PROBLEM REQUIREMENTS: Please write out every line of the listing below word for word, leaving out the pictures.

-------- GIVEN ENTRIES

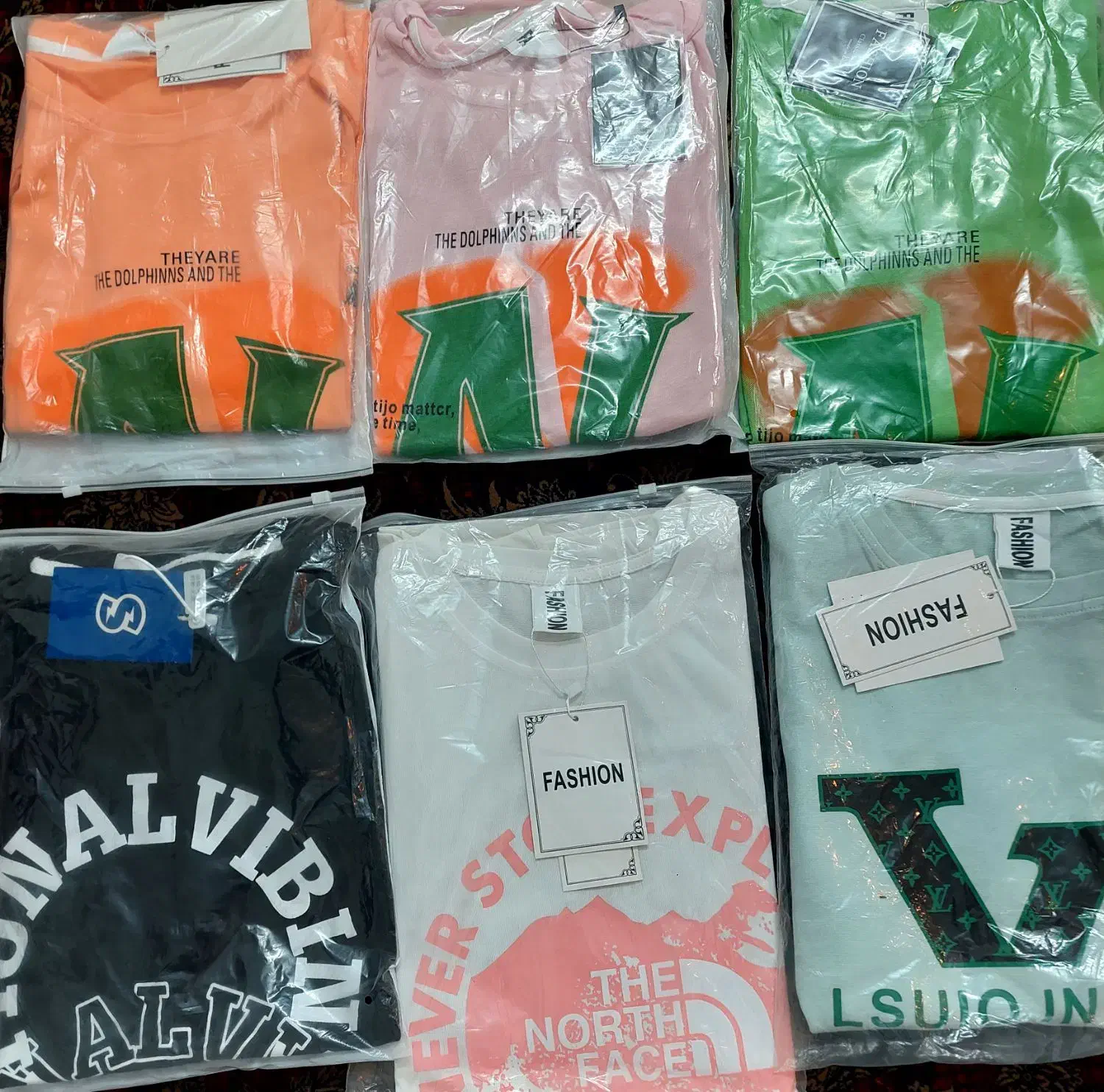 تی شرت زنانه|لباس|قم, وادی السلام|دیوار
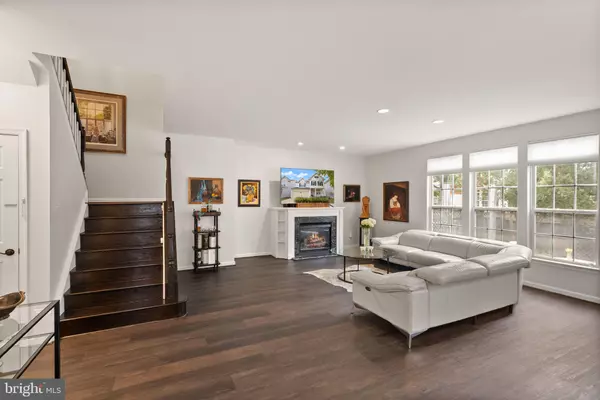 Ashburn, VA 20147,44383 AGAWAM TER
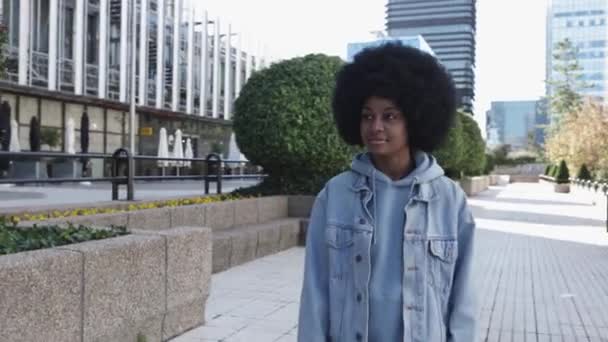Νεαρή Αφρο-Αμερικανίδα φοιτήτρια που περπατάει έξω από το πανεπιστήμιο — Αρχείο Βίντεο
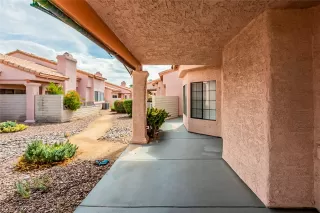 Photo #6: 2320010 Listing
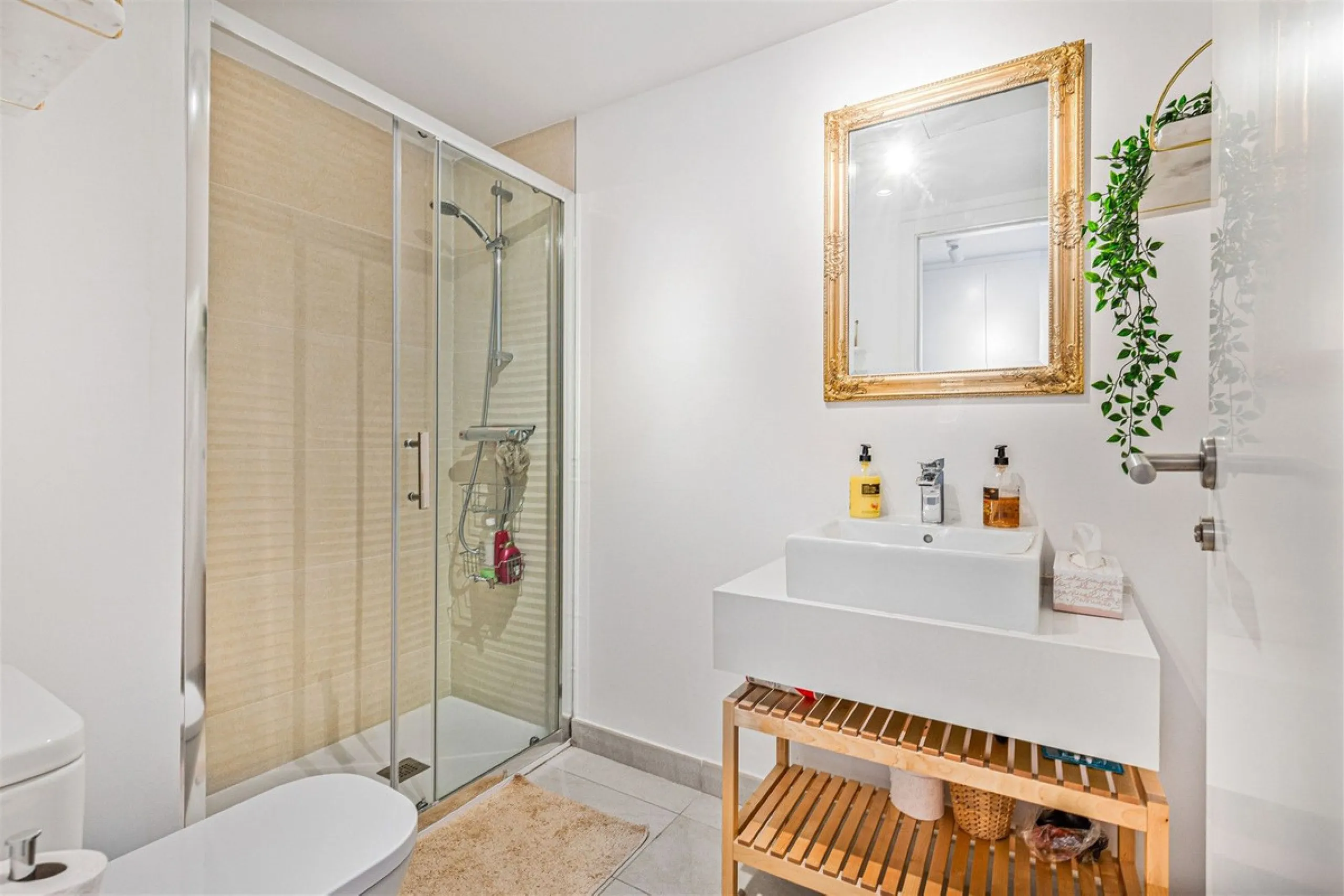 Apartment - Penthouse Duplex в продаже в Estepona, Málaga. В доме 3 спален и 3 ванных комнат. Площадь дома 126 м²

----------------

EXERCISE RESPONSE:
 تی شرت زنانه|لباس|قم, وادی السلام|دیوار
 Ashburn, VA 20147,44383 AGAWAM TER
Νεαρή Αφρο-Αμερικανίδα φοιτήτρια που περπατάει έξω από το πανεπιστήμιο — Αρχείο Βίντεο
 Photo #6: 2320010 Listing
 Apartment - Penthouse Duplex в продаже в Estepona, Málaga. В доме 3 спален и 3 ванных комнат. Площадь дома 126 м²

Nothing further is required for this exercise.